At a national level, the authors are currently aware of two cataract EMR systems with the potential for development to a revalidation tool. Medisoft is a commercially available EMR application specifically for use in ophthalmology, and contributed towards data collection for the Cataract National Dataset.14 The RCOphth is developing a web-based, open-source tool using a combination of a previously designed cataract EMR (Fife cataract EMR) and Moorfield's Eye Hospital's open-source application.20
In September 2010, the Scottish government passed a business case to connect all community optometrists to hospital ophthalmology departments with an NHS connection such as N3 or Sci Gateway. This has the potential for electronically sending cataract post-operative data from community to hospital. It does not take into account cataract surgery case mix, but has potential in the future for this development.21
With the advent of revalidation, there is now a greater compulsion on the departments to look at electronic data collection methods to fulfil revalidation needs.

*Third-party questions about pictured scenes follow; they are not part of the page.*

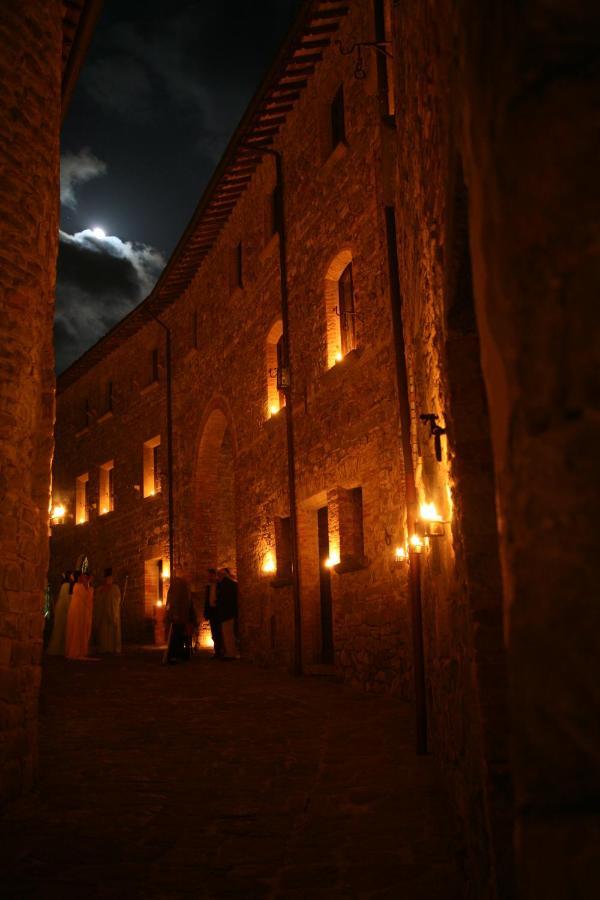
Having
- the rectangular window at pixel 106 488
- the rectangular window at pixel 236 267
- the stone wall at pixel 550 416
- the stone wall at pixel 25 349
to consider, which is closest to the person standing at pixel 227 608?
the rectangular window at pixel 236 267

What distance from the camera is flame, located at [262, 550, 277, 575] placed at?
13.2 metres

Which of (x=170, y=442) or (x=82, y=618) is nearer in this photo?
(x=82, y=618)

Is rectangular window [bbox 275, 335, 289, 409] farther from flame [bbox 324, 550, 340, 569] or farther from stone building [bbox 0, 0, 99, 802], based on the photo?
stone building [bbox 0, 0, 99, 802]

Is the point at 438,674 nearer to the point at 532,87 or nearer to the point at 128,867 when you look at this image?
the point at 128,867

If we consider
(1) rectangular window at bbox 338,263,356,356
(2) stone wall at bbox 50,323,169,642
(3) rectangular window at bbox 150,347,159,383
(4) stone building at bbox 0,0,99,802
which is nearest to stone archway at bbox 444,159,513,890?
(4) stone building at bbox 0,0,99,802

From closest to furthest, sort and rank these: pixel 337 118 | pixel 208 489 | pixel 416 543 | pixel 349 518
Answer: pixel 416 543 → pixel 349 518 → pixel 337 118 → pixel 208 489

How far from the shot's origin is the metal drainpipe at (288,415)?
11758mm

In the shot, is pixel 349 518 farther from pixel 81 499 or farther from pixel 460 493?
pixel 81 499

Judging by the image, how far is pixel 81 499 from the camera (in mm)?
24219

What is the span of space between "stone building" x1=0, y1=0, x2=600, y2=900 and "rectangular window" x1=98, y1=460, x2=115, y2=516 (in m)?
4.66

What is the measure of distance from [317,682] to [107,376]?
1452cm

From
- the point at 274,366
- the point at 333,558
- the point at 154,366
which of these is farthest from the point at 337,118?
the point at 154,366

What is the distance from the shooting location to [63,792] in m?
5.11

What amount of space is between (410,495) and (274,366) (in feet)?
25.0
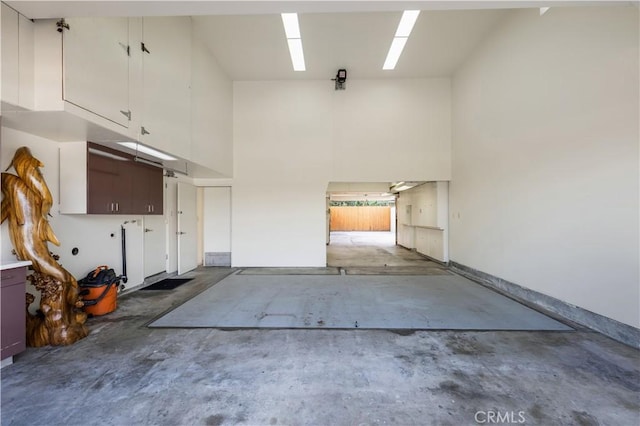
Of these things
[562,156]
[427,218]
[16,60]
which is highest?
[16,60]

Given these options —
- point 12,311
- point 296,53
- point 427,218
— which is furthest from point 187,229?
point 427,218

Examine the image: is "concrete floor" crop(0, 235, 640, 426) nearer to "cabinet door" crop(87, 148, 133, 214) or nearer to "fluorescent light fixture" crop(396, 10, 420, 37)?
"cabinet door" crop(87, 148, 133, 214)

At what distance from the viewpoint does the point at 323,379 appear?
6.89ft

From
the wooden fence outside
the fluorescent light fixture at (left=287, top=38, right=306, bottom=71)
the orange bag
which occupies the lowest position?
the orange bag

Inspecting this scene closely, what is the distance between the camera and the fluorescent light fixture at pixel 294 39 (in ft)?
14.3

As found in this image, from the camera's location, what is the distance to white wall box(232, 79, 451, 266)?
21.2 ft

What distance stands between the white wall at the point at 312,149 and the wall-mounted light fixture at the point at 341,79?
0.45 ft

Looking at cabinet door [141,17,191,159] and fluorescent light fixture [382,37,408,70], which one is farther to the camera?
fluorescent light fixture [382,37,408,70]

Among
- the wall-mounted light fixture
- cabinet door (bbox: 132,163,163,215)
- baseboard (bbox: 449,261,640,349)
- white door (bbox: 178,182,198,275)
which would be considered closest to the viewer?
baseboard (bbox: 449,261,640,349)

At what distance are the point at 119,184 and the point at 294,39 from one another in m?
3.83

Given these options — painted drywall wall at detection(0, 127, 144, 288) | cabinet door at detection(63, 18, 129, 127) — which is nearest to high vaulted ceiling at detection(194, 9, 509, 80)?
cabinet door at detection(63, 18, 129, 127)

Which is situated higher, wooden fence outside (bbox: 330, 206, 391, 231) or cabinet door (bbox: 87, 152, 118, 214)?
cabinet door (bbox: 87, 152, 118, 214)

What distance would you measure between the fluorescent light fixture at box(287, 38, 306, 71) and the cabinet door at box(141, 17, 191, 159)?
1769 millimetres

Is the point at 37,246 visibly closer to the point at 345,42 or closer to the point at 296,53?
the point at 296,53
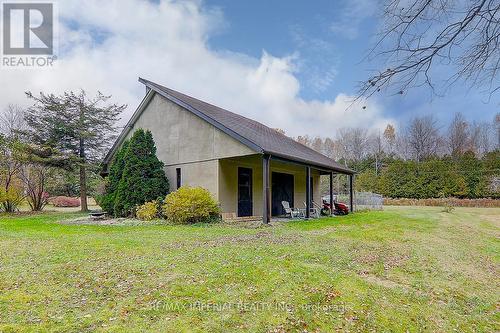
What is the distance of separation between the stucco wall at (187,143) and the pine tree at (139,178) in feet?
2.83

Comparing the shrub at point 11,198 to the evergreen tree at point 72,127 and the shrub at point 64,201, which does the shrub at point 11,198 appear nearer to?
the evergreen tree at point 72,127

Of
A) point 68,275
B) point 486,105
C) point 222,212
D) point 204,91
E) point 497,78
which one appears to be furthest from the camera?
point 204,91

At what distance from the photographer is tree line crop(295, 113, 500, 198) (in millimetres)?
30844

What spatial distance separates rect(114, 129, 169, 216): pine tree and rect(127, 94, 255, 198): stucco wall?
2.83ft

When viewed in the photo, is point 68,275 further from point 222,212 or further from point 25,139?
point 25,139

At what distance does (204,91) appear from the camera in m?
25.1

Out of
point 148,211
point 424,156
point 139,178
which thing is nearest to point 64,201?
point 139,178

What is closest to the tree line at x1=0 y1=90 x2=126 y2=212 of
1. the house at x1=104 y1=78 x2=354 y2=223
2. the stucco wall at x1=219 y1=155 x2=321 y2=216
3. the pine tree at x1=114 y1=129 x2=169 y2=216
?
the house at x1=104 y1=78 x2=354 y2=223

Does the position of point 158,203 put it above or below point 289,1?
below

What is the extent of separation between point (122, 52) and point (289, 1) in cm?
1202

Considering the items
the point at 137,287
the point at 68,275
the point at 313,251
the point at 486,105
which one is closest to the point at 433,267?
the point at 313,251

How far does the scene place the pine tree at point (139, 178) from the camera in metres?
13.9

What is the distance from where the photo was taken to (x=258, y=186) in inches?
615

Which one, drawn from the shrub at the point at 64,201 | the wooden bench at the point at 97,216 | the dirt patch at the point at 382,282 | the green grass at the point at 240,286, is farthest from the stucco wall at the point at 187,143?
the shrub at the point at 64,201
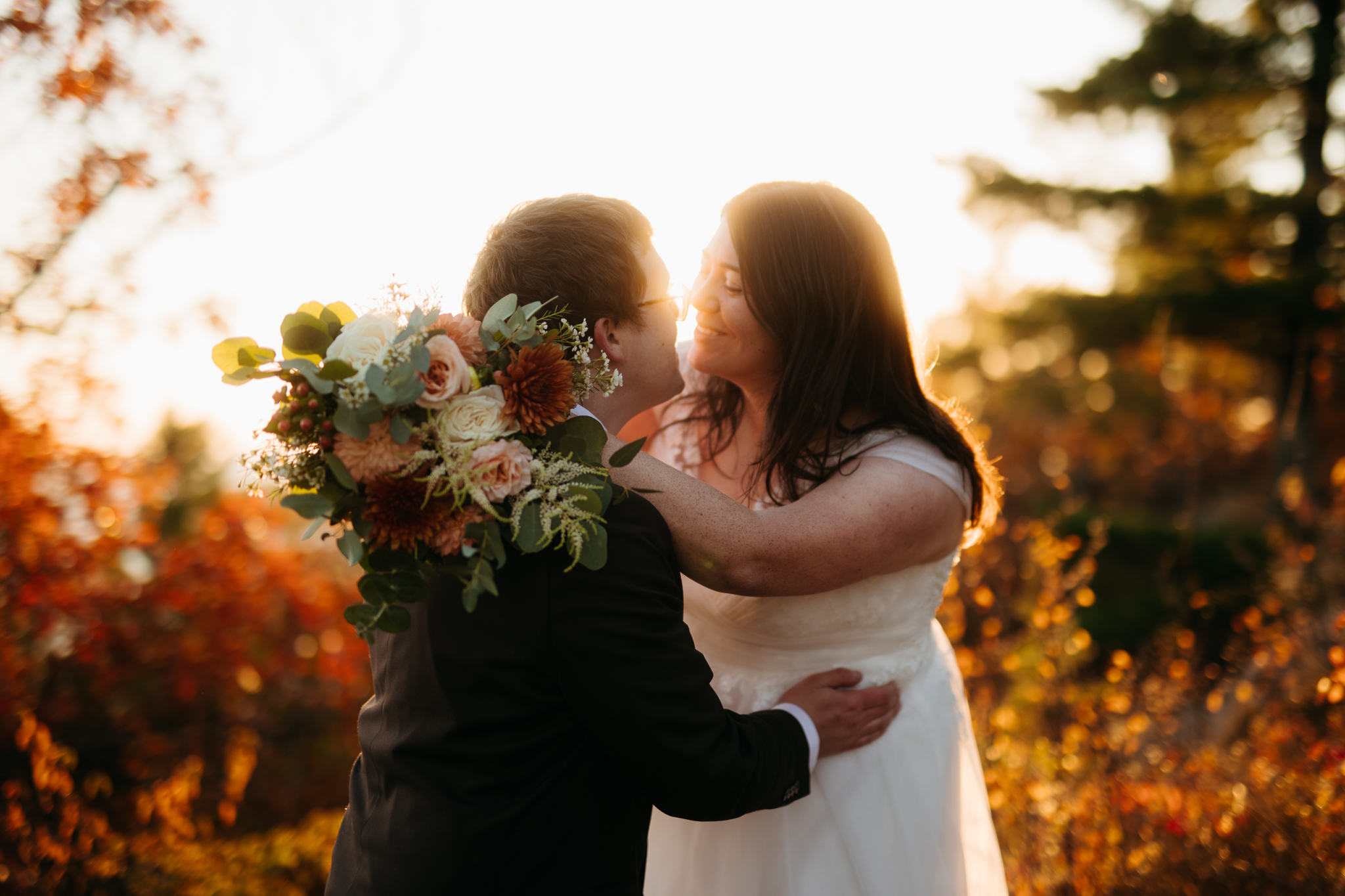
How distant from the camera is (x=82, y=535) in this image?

The power of electronic data collection of cataract surgical outcome cannot be refuted, as shown by the several publications relating to the Cataract National Dataset.13 Electronic collection would also enable the pooling of pseudo-anonymous cataract outcome data against which outcomes of units or individual surgeons (appropriately adjusted for case mix) can be compared in the future.13, 14, 15, 18, 19 A National Ophthalmology Database has recently been set up as a repository for such data.
Conclusion
Our national survey shows scepticism and poor knowledge of the revalidation process. However, cataract surgery audit is recognised as essential and is widely carried out. Only 25% of this audit is carried out electronically and the principal reason behind this is a perceived lack of funding, preventing the installation of IT systems to make the process easier.
Revalidation and electronic collection of surgical data will be a process in evolution requiring new ways of thinking and practice within financial and IT constraints that are individual to each department. This survey has outlined current practice and opinion in connection with this process. A repeat survey following the commencement of revalidation may well highlight a change in opinion.

The authors declare no conflict of interest.